Maurice Mizzi

Having lived through the suffering of World War II as a youth, Maurice Mizzi, President of Mizzi Organisation which he joined in early 1964, is no stranger to trying times. In some ways, however, he says living with an invisible enemy has been harder.

“I lived through World War II when I slept 100m below ground in a rock shelter in our garden with many of our neighbours. We’d sleep at 6pm and wake up at 6am – often with water pouring in from the garden – to then go about our business, which for me meant going to school,” says Maurice.

“The pandemic, though, is worse. Instead of enemy planes, there’s an invisible virus and no warning of danger until it hits you. The jeopardy posed by COVID-19 has increased since spring, and that’s partly due to people being fed up of staying at home. They’re out mingling and putting themselves at risk of contracting the virus – but at this point, people are simply craving normality.”

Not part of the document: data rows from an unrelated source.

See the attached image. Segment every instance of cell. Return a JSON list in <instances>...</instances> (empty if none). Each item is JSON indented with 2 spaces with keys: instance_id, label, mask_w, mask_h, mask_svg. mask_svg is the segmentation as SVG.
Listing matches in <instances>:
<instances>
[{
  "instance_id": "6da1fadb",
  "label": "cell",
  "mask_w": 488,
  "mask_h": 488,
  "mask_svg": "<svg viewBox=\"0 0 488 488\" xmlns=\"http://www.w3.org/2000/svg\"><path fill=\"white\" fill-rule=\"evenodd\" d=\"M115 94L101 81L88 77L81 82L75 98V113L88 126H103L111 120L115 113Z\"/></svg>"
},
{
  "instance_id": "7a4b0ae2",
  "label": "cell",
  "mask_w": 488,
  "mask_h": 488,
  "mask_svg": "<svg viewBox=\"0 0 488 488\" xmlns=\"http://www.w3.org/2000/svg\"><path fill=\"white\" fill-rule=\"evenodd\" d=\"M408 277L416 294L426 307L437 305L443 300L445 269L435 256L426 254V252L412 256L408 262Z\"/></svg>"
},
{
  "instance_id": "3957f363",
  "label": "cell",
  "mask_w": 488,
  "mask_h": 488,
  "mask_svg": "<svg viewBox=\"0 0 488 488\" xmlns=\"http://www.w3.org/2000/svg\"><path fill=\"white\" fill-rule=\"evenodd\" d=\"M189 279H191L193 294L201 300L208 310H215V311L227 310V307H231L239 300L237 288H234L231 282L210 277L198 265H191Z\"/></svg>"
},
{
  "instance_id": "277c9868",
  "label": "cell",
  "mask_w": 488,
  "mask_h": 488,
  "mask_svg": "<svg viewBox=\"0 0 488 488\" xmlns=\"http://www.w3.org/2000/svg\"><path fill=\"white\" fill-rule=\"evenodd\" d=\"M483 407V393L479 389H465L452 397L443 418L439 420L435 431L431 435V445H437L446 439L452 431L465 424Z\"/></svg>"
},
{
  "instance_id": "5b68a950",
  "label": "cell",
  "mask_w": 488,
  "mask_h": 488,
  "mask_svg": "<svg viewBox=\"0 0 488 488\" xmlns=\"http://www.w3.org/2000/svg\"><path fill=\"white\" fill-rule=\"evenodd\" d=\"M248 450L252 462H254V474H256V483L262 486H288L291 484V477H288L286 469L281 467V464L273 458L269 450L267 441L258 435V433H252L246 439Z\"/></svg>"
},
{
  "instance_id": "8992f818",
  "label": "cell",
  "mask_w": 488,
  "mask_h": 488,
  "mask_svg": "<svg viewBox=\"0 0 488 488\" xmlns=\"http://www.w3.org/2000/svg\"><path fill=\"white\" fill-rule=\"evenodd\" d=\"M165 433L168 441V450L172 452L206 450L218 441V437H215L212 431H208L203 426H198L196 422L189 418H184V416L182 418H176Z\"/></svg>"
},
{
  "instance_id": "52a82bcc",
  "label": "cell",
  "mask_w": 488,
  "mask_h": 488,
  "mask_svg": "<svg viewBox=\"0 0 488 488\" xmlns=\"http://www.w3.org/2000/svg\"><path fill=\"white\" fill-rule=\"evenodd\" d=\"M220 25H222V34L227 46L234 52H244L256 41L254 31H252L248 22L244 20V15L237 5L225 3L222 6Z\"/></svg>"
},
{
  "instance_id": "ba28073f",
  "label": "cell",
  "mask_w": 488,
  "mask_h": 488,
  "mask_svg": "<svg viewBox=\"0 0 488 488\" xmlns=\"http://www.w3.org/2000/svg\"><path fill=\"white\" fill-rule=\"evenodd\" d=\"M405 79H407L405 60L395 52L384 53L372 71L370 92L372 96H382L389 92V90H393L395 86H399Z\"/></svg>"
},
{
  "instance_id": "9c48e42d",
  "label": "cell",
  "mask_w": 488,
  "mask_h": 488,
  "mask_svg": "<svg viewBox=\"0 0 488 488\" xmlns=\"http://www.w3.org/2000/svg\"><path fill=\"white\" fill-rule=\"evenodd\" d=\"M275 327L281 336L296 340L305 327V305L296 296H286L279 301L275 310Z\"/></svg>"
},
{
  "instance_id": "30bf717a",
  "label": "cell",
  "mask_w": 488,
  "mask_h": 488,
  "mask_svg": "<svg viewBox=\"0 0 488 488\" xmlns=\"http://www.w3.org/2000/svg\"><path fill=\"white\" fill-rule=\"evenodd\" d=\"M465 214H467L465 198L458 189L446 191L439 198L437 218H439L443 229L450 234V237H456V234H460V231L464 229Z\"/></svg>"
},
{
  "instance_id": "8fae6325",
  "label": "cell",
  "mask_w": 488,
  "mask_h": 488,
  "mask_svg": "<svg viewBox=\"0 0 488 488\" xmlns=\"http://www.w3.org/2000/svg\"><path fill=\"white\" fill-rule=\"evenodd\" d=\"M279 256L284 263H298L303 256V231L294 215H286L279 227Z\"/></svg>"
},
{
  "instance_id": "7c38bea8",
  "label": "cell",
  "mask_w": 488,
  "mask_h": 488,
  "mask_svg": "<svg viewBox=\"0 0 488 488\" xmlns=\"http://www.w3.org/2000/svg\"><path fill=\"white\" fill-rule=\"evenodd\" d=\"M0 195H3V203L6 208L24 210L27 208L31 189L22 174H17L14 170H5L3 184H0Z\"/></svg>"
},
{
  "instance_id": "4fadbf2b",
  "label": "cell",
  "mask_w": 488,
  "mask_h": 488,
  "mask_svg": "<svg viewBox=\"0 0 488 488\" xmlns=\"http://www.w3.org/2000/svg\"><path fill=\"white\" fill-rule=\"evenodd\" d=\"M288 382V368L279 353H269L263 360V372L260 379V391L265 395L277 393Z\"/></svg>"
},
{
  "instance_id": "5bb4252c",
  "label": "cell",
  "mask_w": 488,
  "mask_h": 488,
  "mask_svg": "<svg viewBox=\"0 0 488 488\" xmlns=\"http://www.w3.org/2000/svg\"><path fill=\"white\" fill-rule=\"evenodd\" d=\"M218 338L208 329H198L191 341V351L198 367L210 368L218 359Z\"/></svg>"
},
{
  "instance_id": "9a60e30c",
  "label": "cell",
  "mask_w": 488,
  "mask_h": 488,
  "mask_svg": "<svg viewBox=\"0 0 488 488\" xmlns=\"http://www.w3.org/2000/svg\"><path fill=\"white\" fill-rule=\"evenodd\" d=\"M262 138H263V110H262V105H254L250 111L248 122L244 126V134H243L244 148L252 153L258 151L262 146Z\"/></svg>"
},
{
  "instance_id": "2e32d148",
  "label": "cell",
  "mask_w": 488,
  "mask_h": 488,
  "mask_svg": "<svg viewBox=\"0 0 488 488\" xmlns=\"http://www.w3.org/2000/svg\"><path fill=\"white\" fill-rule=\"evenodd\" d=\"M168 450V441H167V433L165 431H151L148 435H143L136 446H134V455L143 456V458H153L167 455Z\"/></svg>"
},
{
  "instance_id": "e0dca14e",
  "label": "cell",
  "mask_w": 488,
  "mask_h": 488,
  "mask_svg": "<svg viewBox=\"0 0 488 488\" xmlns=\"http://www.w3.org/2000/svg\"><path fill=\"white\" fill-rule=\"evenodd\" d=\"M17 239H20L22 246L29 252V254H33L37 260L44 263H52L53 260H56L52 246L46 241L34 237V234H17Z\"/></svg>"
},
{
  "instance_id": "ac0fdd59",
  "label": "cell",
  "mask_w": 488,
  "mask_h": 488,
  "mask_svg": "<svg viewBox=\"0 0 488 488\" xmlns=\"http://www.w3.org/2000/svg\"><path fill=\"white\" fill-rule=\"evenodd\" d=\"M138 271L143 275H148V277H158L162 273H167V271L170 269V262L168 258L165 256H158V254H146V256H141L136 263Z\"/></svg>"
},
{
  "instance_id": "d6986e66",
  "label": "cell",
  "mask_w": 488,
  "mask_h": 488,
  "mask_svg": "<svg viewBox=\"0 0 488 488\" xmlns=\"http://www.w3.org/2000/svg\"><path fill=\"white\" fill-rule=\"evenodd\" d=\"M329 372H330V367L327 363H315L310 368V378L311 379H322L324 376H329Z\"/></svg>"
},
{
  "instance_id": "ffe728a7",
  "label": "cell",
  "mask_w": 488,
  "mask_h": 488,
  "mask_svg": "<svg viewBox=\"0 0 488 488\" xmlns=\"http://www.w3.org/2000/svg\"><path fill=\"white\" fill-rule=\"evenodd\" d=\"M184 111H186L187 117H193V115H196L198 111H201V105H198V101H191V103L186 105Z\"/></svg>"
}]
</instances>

Maurice, who holds several directorships – including for Continental Cars Ltd, Mizzi Motors Ltd, General Soft Drinks Co Ltd, Mizzi Estates Ltd, Arkadia Ltd and BNF Bank Plc – considers the impact of this on business, explaining that widescale adoption of technology to avoid meeting in person has been revolutionary.

“When the pandemic is over, this system of communication will still be used. Online meetings might not always feel efficient, but there’s a lot less time spent travelling. There is no denying that our lives have been transformed.”

Maurice reflects on what the future will bring following an unprecedently uncertain time. “Many businesses have closed and, without state funds, most other companies would have been in serious trouble by now, so that is disheartening.”

“While the issuing of vaccines is promising, the process of mass-producing them will take over six months, so our return to normality could take another year or two. The question is, with many companies eating into their reserves, which ones have the financial resources to last until then?”